▶ **Exercise brief**: The entries should be restated word for word.

== Segment start ==

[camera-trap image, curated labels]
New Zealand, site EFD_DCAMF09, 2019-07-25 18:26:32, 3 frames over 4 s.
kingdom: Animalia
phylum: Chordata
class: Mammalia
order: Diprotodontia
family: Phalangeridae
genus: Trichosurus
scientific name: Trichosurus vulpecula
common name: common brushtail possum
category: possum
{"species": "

== Segment end ==

▶ **Solution**:
[camera-trap image, curated labels]
New Zealand, site EFD_DCAMF09, 2019-07-25 18:26:32, 3 frames over 4 s.
kingdom: Animalia
phylum: Chordata
class: Mammalia
order: Diprotodontia
family: Phalangeridae
genus: Trichosurus
scientific name: Trichosurus vulpecula
common name: common brushtail possum
category: possum
{"species": "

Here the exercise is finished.